Supplied records ->
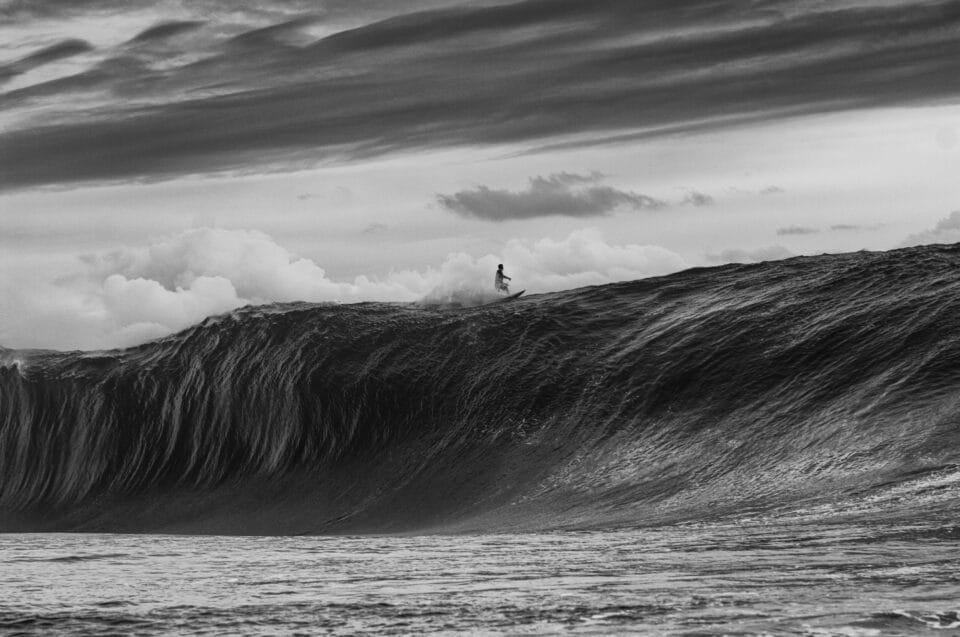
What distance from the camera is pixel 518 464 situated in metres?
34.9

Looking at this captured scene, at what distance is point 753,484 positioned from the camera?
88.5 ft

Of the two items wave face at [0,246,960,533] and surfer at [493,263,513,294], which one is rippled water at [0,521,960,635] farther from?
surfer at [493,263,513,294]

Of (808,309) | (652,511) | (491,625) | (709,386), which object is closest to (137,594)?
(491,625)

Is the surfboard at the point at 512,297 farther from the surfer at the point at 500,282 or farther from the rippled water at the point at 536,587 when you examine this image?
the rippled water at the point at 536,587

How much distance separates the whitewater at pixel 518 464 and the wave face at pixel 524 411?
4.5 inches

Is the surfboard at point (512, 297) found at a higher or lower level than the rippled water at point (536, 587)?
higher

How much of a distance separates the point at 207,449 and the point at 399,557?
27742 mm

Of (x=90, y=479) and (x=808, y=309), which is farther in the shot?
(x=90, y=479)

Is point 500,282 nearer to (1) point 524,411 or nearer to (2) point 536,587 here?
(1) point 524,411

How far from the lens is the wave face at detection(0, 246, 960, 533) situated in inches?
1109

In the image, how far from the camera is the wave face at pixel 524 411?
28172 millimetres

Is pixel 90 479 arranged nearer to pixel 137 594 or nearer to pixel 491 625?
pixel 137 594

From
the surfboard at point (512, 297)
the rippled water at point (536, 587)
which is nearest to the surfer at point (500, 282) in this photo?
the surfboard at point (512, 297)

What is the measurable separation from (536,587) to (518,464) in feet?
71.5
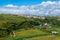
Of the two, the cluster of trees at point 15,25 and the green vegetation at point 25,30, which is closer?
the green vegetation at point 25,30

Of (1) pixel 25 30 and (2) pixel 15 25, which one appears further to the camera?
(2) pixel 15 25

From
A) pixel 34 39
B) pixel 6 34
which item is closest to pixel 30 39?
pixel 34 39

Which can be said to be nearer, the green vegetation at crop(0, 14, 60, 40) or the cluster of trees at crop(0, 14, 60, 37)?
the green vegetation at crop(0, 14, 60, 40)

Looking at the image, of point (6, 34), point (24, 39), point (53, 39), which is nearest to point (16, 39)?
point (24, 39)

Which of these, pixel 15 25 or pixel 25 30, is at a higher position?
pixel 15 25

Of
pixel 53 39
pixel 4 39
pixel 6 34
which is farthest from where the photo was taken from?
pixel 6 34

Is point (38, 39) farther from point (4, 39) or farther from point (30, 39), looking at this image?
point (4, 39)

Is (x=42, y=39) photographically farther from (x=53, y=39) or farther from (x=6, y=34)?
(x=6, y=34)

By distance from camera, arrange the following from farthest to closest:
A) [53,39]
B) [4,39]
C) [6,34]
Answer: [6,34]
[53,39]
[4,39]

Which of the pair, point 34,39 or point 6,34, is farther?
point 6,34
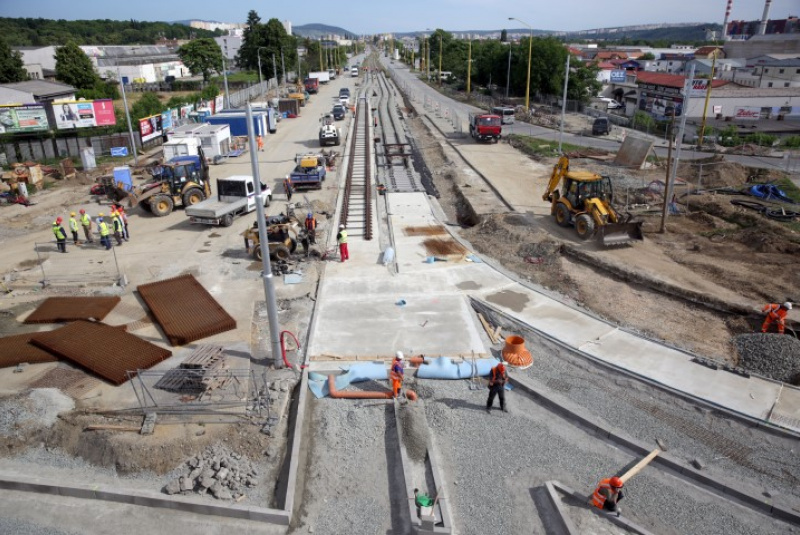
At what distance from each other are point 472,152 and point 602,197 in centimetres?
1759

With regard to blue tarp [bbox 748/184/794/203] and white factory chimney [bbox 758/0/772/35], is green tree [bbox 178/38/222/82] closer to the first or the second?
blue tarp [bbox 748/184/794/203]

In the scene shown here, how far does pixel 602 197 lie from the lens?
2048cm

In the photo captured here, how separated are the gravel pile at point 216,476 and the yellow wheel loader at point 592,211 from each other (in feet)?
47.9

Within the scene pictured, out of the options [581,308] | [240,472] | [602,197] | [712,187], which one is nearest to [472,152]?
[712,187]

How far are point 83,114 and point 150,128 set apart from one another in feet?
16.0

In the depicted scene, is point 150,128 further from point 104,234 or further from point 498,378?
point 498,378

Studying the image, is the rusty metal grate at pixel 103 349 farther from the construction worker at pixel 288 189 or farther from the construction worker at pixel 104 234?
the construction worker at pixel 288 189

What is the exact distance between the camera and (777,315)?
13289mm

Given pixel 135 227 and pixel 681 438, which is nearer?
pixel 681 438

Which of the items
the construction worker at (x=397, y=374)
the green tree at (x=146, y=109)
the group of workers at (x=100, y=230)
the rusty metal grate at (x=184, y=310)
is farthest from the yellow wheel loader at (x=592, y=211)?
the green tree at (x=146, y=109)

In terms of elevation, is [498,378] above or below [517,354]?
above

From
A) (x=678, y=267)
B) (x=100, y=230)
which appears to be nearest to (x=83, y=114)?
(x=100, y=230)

Work to complete ->
Reproduce all of the data above line for line, without any changes, and leave out the pictures.

Finished exercise ->
What distance from the camera is pixel 518 464 situated in metres?
34.9

Looking at this captured scene, at what distance is point 753,484 positioned from the camera?
88.5 ft

Of the two items wave face at [0,246,960,533] and surfer at [493,263,513,294], which one is rippled water at [0,521,960,635] farther from?
surfer at [493,263,513,294]

Of (808,309) | (652,511) | (491,625) | (709,386), which object is closest to (137,594)?
(491,625)

Is the surfboard at the point at 512,297 farther from the surfer at the point at 500,282 or farther from the rippled water at the point at 536,587 when you examine this image?
the rippled water at the point at 536,587

How much distance separates the whitewater at pixel 518 464 and the wave face at pixel 524 411?
4.5 inches

Is the surfboard at point (512, 297) found at a higher or lower level than the rippled water at point (536, 587)?
higher

How much of a distance separates the point at 207,449 and the point at 399,557?
27742 mm

Of (x=90, y=479) and (x=808, y=309), which is farther in the shot?
(x=90, y=479)

Is point 500,282 nearer to (1) point 524,411 or nearer to (2) point 536,587 here?
(1) point 524,411

How far from the lens is the wave face at detection(0, 246, 960, 533) situated in inches?
1109

In the image, how far from the camera is the wave face at pixel 524 411?
28172 millimetres

Is pixel 90 479 arranged nearer to pixel 137 594 or nearer to pixel 491 625?
pixel 137 594

From
the surfboard at point (512, 297)
the rippled water at point (536, 587)
which is nearest to the surfer at point (500, 282) in this photo?
the surfboard at point (512, 297)

What is the measurable separation from (536,587) to (518,464) in feet?
71.5
Of the two, the cluster of trees at point 15,25 and the green vegetation at point 25,30, which is closer?
the green vegetation at point 25,30

Of (1) pixel 25 30 and (2) pixel 15 25, which one appears further to the camera?
(2) pixel 15 25

From
A) pixel 34 39
B) pixel 6 34
which item is closest to pixel 30 39?
pixel 34 39

Which can be said to be nearer, the green vegetation at crop(0, 14, 60, 40) or the cluster of trees at crop(0, 14, 60, 37)?
the green vegetation at crop(0, 14, 60, 40)

Looking at the image, of point (6, 34), point (24, 39), point (53, 39), which is nearest to point (16, 39)?
point (24, 39)

Which of these, pixel 15 25 or pixel 25 30, is at a higher position?
pixel 15 25

Of
pixel 53 39
pixel 4 39
pixel 6 34
which is farthest from where the photo was taken from?
pixel 6 34

Is point (38, 39) farther from point (4, 39) or farther from point (30, 39), looking at this image?
point (4, 39)

Is (x=42, y=39) photographically farther from (x=53, y=39) or farther from (x=6, y=34)?
(x=6, y=34)

By distance from camera, arrange the following from farthest to closest:
A) [53,39]
B) [4,39]
C) [6,34]
Answer: [6,34]
[53,39]
[4,39]

Which of the pair, point 34,39 or point 6,34, is farther?
point 6,34
At what distance from each other are point 472,152 and point 602,197 in centimetres?
1759

With regard to blue tarp [bbox 748/184/794/203] and white factory chimney [bbox 758/0/772/35], is green tree [bbox 178/38/222/82] closer to the first or the second?
blue tarp [bbox 748/184/794/203]

In the scene shown here, how far does pixel 602 197 lie from the lens?
2048cm

In the photo captured here, how separated are the gravel pile at point 216,476 and the yellow wheel loader at point 592,211 from each other (in feet)?
47.9

Within the scene pictured, out of the options [581,308] | [240,472] | [602,197] | [712,187], which one is nearest to [472,152]?
[712,187]

How far are point 83,114 and point 150,128 set apart from one another in feet?
16.0

In the depicted scene, is point 150,128 further from point 104,234 or further from point 498,378?
point 498,378

Studying the image, is the rusty metal grate at pixel 103 349 farther from the construction worker at pixel 288 189 or farther from the construction worker at pixel 104 234?
the construction worker at pixel 288 189

What is the exact distance between the camera and (777,315)?
13289mm

Given pixel 135 227 and pixel 681 438, which is nearer?
pixel 681 438

Which of the items
the construction worker at (x=397, y=374)
the green tree at (x=146, y=109)
the group of workers at (x=100, y=230)
the rusty metal grate at (x=184, y=310)
is farthest from the yellow wheel loader at (x=592, y=211)?
the green tree at (x=146, y=109)

In terms of elevation, is [498,378] above or below [517,354]?
above

From
A) (x=678, y=267)
B) (x=100, y=230)
which appears to be nearest to (x=83, y=114)?
(x=100, y=230)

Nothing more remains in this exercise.